(Collected data)
● ● ● ●

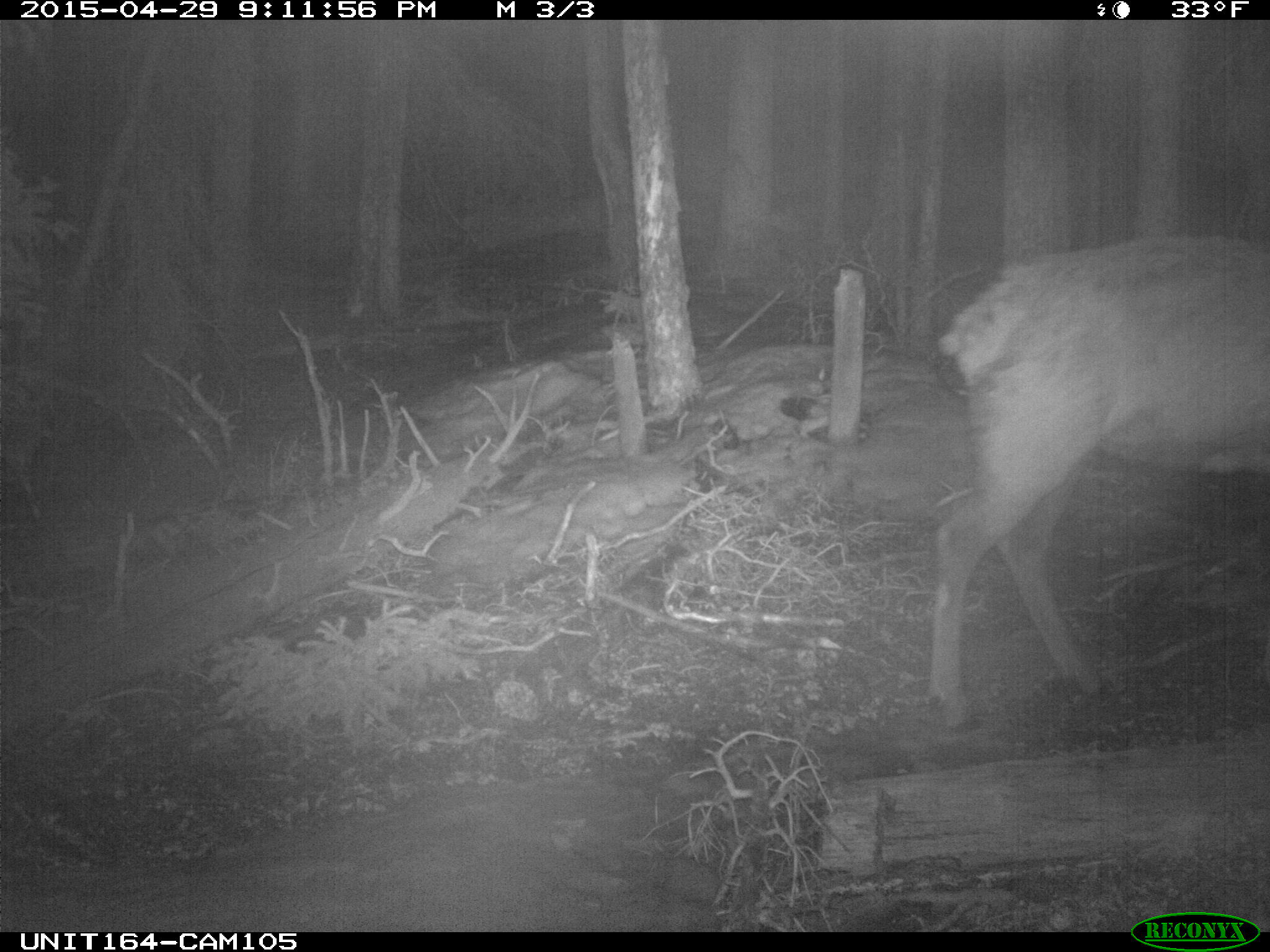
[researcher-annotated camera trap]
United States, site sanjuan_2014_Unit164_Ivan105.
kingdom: Animalia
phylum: Chordata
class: Mammalia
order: Artiodactyla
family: Cervidae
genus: Cervus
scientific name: Cervus elaphus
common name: red deer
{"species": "Cervus elaphus (red deer)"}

● ● ● ●

What you have to do: Would you provide an exact, picture-free copy of the data above?

Your response:
[researcher-annotated camera trap]
United States, site sanjuan_2014_Unit164_Ivan105.
kingdom: Animalia
phylum: Chordata
class: Mammalia
order: Artiodactyla
family: Cervidae
genus: Cervus
scientific name: Cervus elaphus
common name: red deer
{"species": "Cervus elaphus (red deer)"}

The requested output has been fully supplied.